● **Saved entries**:
##########

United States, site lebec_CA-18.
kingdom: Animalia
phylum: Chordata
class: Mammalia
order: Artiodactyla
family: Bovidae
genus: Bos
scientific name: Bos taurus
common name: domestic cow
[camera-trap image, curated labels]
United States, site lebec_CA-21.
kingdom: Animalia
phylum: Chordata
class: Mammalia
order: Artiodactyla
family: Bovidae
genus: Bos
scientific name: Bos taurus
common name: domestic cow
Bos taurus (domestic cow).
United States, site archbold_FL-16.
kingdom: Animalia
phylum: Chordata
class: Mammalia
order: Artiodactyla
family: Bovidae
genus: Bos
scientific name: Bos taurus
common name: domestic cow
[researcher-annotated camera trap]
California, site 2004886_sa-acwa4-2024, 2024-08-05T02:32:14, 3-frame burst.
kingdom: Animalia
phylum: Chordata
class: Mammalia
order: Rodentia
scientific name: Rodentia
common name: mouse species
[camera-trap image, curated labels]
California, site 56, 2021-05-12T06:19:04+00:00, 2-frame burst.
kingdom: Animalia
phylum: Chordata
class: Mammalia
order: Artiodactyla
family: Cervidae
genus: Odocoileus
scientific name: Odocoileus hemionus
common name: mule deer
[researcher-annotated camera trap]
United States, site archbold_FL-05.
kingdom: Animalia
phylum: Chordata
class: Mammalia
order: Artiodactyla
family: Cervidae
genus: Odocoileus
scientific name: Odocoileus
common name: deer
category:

##########

● **TASK INSTRUCTIONS**: Using the data above, output each line exactly.

● **TASK SOLUTION**:
United States, site lebec_CA-18.
kingdom: Animalia
phylum: Chordata
class: Mammalia
order: Artiodactyla
family: Bovidae
genus: Bos
scientific name: Bos taurus
common name: domestic cow
[camera-trap image, curated labels]
United States, site lebec_CA-21.
kingdom: Animalia
phylum: Chordata
class: Mammalia
order: Artiodactyla
family: Bovidae
genus: Bos
scientific name: Bos taurus
common name: domestic cow
Bos taurus (domestic cow).
United States, site archbold_FL-16.
kingdom: Animalia
phylum: Chordata
class: Mammalia
order: Artiodactyla
family: Bovidae
genus: Bos
scientific name: Bos taurus
common name: domestic cow
[researcher-annotated camera trap]
California, site 2004886_sa-acwa4-2024, 2024-08-05T02:32:14, 3-frame burst.
kingdom: Animalia
phylum: Chordata
class: Mammalia
order: Rodentia
scientific name: Rodentia
common name: mouse species
[camera-trap image, curated labels]
California, site 56, 2021-05-12T06:19:04+00:00, 2-frame burst.
kingdom: Animalia
phylum: Chordata
class: Mammalia
order: Artiodactyla
family: Cervidae
genus: Odocoileus
scientific name: Odocoileus hemionus
common name: mule deer
[researcher-annotated camera trap]
United States, site archbold_FL-05.
kingdom: Animalia
phylum: Chordata
class: Mammalia
order: Artiodactyla
family: Cervidae
genus: Odocoileus
scientific name: Odocoileus
common name: deer
category:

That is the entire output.